# SET PROBLEM 1
In the Dufferin Grove Park text, repeat word for word the part that opens with the words containing "It seems like" and closes with "centres with walls.".
# SET PROBLEM 2
For each statement below, decide whether the Dufferin Grove Park text supports it. Answer yes or no and quote the deciding words.
(a) In 2005 the City spent $181,440, counting benefits, on part-time recreation staff for the park.
(b) The number of directors dropped from six in 2004 to four.
(c) More than half of the Parks, Forestry and Recreation staff work for recreation centres.
# SET PROBLEM 3
Render this sentence from the Dufferin Grove Park text in Spanish: "Community recreation centres with walls cost at least half a million dollars to run (some quite a bit more) per year."

+++ TEXT TO READ +++

It seems like it’s time to clear up a few things about Dufferin Grove Park and our taxes.
In 2005, the City spent $181,440 of our taxes (counting benefits) for between 6 and 14 part-time recreation staff for our “community centre without walls.” This number covered the park for seven days a week during the busy times, less at other times. In contrast, in 2004 the City spent about $81,000 to staff the park. $81,000 isn’t enough now that the park has become a destination for people from all over the city. The number of people who use Dufferin Grove Park year-round is now quite a bit higher than the number who use most Toronto community centres with walls.
Community recreation centres with walls cost at least half a million dollars to run (some quite a bit more) per year. The City has quite few such centres, and plans to build more. There are a lot of Parks, Forestry and Recreation staff – over 4000. Over half work for recreation centres. They are centrally managed. Besides the general manager, there are six directors (up from four in 2004), each of whom costs the city between $110,000 and $138,000 a year. Under these directors there are thirty-six managers. Some of these managers seem to manage management: three of them are managers of standards and innovation, five are managers of management services, one is a manager of Agenda Coordination and Service integration. The thirty-six managers cost the city between $81,000 and $117,500 a year each, before bonuses.

+++ DATA SHOWN +++

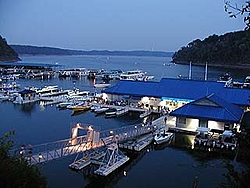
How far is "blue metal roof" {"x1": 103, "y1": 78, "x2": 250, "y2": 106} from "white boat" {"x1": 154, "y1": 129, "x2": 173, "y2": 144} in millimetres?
7037

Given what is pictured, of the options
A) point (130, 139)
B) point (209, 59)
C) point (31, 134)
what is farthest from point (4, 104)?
point (209, 59)

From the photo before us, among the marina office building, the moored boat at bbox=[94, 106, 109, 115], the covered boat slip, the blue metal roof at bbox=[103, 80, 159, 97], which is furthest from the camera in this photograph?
the blue metal roof at bbox=[103, 80, 159, 97]

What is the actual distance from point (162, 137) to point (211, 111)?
3887 millimetres

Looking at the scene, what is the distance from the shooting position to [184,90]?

+++

# COMPLETE ANSWER 1
It seems like it’s time to clear up a few things about Dufferin Grove Park and our taxes.
In 2005, the City spent $181,440 of our taxes (counting benefits) for between 6 and 14 part-time recreation staff for our “community centre without walls.” This number covered the park for seven days a week during the busy times, less at other times. In contrast, in 2004 the City spent about $81,000 to staff the park. $81,000 isn’t enough now that the park has become a destination for people from all over the city. The number of people who use Dufferin Grove Park year-round is now quite a bit higher than the number who use most Toronto community centres with walls.

# COMPLETE ANSWER 2
(a) Yes: "In 2005, the City spent $181,440 of our taxes (counting benefits) for between 6 and 14 part-time recreation staff"
(b) No: "there are six directors (up from four in 2004)"
(c) Yes: "Over half work for recreation centres."

# COMPLETE ANSWER 3
Mantener en funcionamiento los centros comunitarios de recreación con paredes cuesta al menos medio millón de dólares al año (algunos, bastante más).